» **PASSAGE EXTRAIT**:

──────────────────────────────

Avez-vous libéré ce pays pour qu’il soit livré à l’encanaillement ? Un homme ne se juge pas sur ce qu’il a fait à un moment de sa vie mais sur toute la courbe de sa vie. Le souffle de l’Histoire a quitté la plupart d’entre vous, certains se sont même laissé prendre dans les rets du confort et les volutes d’une vie éphémère pour ne rien voir et ne rien entendre.
Vous, généraux aux pouvoirs considérables, n’êtes-vous pas informés que le pays est au bord du désespoir ? Le terrorisme qui accapare vos efforts et votre temps se résorbera de lui-même lorsque la morale publique aura été restaurée, lorsque la justice aura été rétablie, lorsqu’une bonne politique de relance au profit de toute la société aura été engagée. Il ne disparaîtra pas sans cela.
Vous, magistrats en robe noire, pourquoi tolérez-vous ne serait-ce qu’une seule fois que votre noble fonction soit mise au service des puissants pour réprimer les libertés ? Pourquoi laissez-
vous les décisions que vous rendez au nom du peuple Algérien sans exécution ? Vers qui doivent se tourner le faible, la veuve et l’orphelin s’ils ne trouvent pas refuge auprès de vous ?
Vous, leaders islamistes qui avez ensorcelé cette nation et jeté ses enfants perdus dans le terrorisme, qui croyez en vous rendant régulièrement à la Mecque laver vos consciences en même temps que vos os, vous qui lui parlez de « hogra » pour leurrer les naïfs, vous ne leurrerez pas Dieu !
Vous, intellectuels, société civile, journalistes, jusqu’à quand allez-vous laisser le pays de Jugurtha, de l’Emir Abdelkader, de Ben Boulaid, de Hassi Ben Bouali, suivre la cohorte des faux-dévots et des « diwan salhine », au lieu de l’éclairer de vos lumières ? Quand vous déciderez-vous enfin à sonner le tocsin, à briser les tabous, à libérer le génie de cette nation ?

──────────────────────────────

» **DONNÉES FOURNIES**:
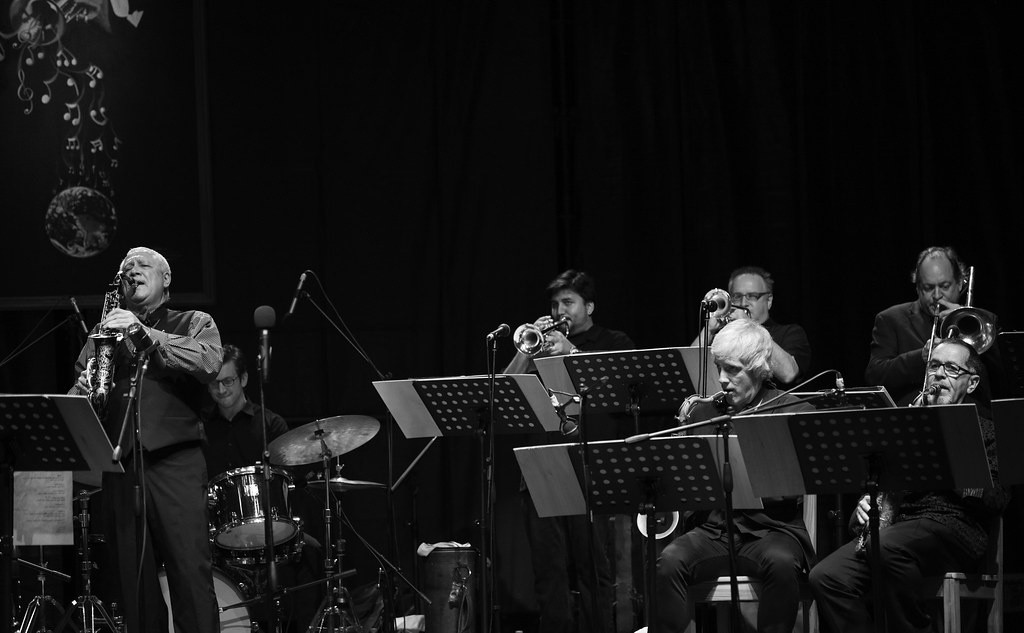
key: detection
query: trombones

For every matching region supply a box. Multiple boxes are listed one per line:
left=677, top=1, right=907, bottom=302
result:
left=923, top=264, right=997, bottom=392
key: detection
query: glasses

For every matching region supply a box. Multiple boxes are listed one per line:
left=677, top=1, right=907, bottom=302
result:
left=209, top=373, right=244, bottom=390
left=730, top=291, right=771, bottom=306
left=925, top=359, right=976, bottom=379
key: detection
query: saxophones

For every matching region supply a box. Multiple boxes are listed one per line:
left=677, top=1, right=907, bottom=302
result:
left=636, top=389, right=730, bottom=541
left=85, top=270, right=140, bottom=421
left=854, top=382, right=942, bottom=557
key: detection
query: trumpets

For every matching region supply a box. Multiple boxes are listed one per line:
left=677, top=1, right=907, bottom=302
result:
left=512, top=317, right=571, bottom=358
left=703, top=287, right=751, bottom=325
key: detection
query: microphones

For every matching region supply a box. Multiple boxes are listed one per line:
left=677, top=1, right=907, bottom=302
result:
left=70, top=298, right=89, bottom=333
left=836, top=372, right=848, bottom=407
left=945, top=325, right=960, bottom=339
left=700, top=300, right=718, bottom=312
left=289, top=273, right=306, bottom=314
left=547, top=389, right=569, bottom=422
left=126, top=323, right=166, bottom=374
left=254, top=305, right=276, bottom=382
left=487, top=323, right=510, bottom=341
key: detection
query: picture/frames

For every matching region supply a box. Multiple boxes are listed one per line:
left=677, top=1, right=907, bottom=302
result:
left=0, top=0, right=219, bottom=310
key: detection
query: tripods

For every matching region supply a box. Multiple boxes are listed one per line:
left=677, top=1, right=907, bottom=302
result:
left=306, top=435, right=364, bottom=633
left=0, top=394, right=125, bottom=633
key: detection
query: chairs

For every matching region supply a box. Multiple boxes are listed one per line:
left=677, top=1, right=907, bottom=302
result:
left=936, top=517, right=1004, bottom=633
left=695, top=495, right=819, bottom=633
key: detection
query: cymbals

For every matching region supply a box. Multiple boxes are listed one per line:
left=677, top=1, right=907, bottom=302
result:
left=305, top=477, right=385, bottom=488
left=267, top=414, right=382, bottom=467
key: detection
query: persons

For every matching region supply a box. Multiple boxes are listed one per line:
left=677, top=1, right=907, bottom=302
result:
left=691, top=268, right=811, bottom=384
left=68, top=247, right=224, bottom=633
left=808, top=340, right=1011, bottom=632
left=656, top=320, right=818, bottom=632
left=501, top=269, right=639, bottom=633
left=868, top=246, right=1020, bottom=392
left=200, top=345, right=289, bottom=466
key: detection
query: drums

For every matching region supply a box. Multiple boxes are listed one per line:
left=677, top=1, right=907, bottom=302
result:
left=206, top=465, right=299, bottom=552
left=156, top=543, right=296, bottom=633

──────────────────────────────

» **OBJECTIF 1**: Traduisez en anglais, s'il vous plaît, cette phrase du passage extrait : « Un homme ne se juge pas sur ce qu’il a fait à un moment de sa vie mais sur toute la courbe de sa vie. »
» **OBJECTIF 2**: D'après le passage extrait, à quel moment le terrorisme se résorbera-t-il de lui-même ?
Le matériel fourni est distinct du passage extrait.

» **RÉPONSE RÉDIGÉE 1**: A man is not judged by what he did at one moment of his life but by the whole curve of his life.

» **RÉPONSE RÉDIGÉE 2**: Lorsque la morale publique aura été restaurée, que la justice aura été rétablie et qu'une bonne politique de relance au profit de toute la société aura été engagée.